| HN Mirror

> Footnote: I am convinced that we'll see a fork (of sorts) of RISC-V for the GBOoO segment.

Yeah, seems likely.

Qualcomm has been trying to push RISC-V to be better for GBOoO after ARM fucked them over with their Nuvia purchase. They have a high performance AArch64 core and no AArch64 licence for it.

They have been pushing to drop the compressed 16bit instruction extension from the core profile, and proposed a new extension improves code density by adding new addressing modes stolen from AArch64.

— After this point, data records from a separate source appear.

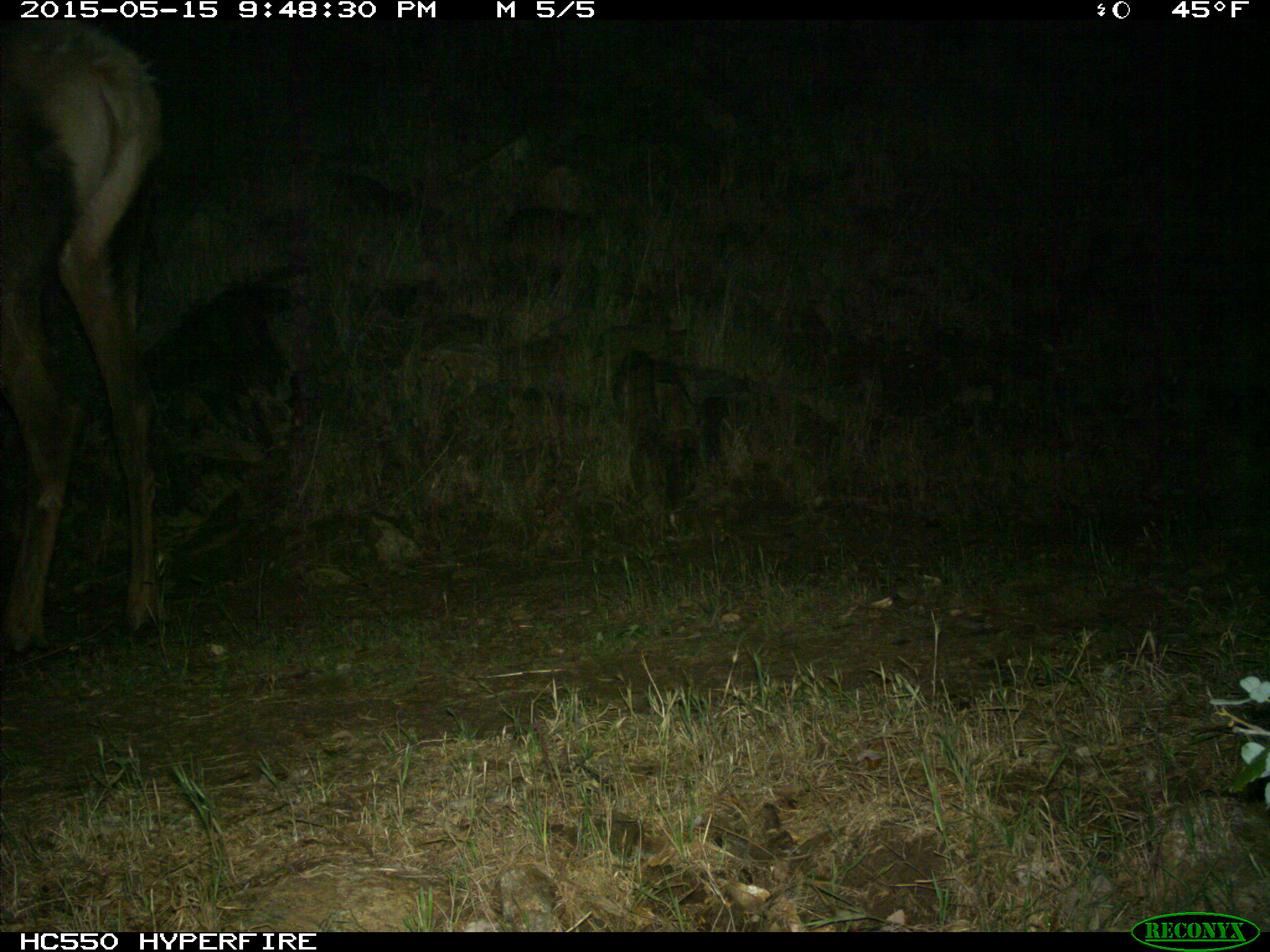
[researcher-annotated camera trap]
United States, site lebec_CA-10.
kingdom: Animalia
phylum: Chordata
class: Mammalia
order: Artiodactyla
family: Cervidae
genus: Cervus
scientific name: Cervus canadensis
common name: elk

> For instance, I consider MRISC32 to be a RISC ISA, but an implementation may expand vector instructions into multiple operations that take several clock cycles to complete

ARM Inc takes this approach for vector instructions on their little cores (like the A53).

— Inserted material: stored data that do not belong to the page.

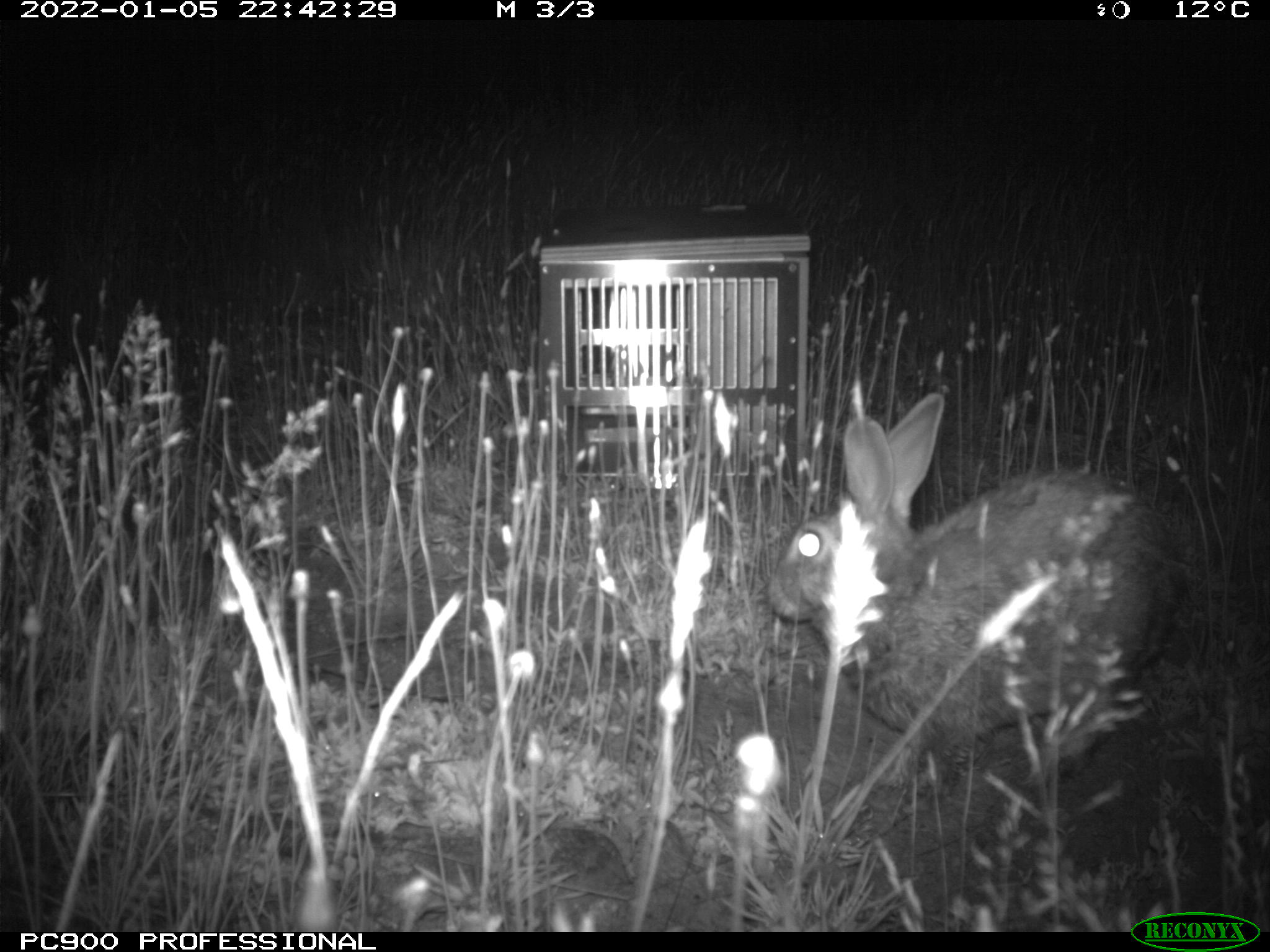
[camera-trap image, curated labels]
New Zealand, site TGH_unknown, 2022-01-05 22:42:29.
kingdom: Animalia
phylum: Chordata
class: Mammalia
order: Lagomorpha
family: Leporidae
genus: Oryctolagus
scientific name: Oryctolagus cuniculus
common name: european rabbit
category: rabbit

> I still think that there is potential in software-aided decoding/translation (heck, most of the software that we run on a daily basis is JIT-translated, so it can't be that bad).

Ironically, the prevalence of JITs in modern software is one of the major reasons why Project Denver had a hard time. It took a noticeable performance hit worse when executing JITTed code, not that it's performance on static code was great. This is despite the fact that Denver had a hardware translator so it didn't have to send all code though the software translator.

I suspect Transmeta fell into the classic trap of underestimating just how good of a performance advantage that a GBOoO gets from hiding the latency of memory ops with out-of-order execution. With hindsight, we know know that advantage is massive, but nobody really knew about it 20 years ago.

I'm not entirely sure what Denver's problem was. I understand they did aggressive memory prefetching to try and compensate. Maybe that just wasn't good enough. Or maybe it was just translation overhead issues, trying to schedule VILW code is a hard problem, and the same reason why Itanium failed.

> However... If software decoding is only used for small power efficient cores (and maybe they use something else than VLIW?

Yeah, might work. Well, more for a medium sized core than small.

I'm thinking maybe if you kept the instruction bundling from VLIW so your frontend is significantly simpler, but still use an out-of-order backend so you get the latency hiding advantage. And because it's only an efficiency on a heterogeneous SoC, the OS can identify code (or processes) that doesn't work well with software decoding and kick it to the performance cores.

> IIRC a main driver for Transmeta was to circumvent x86 licensing issues

But then Nvidia tried the same approach. Apparently there was a lawsuit which they lost, and project Denver was repurposed as an AArch64 core. It might have been a good product if it could run x86 code.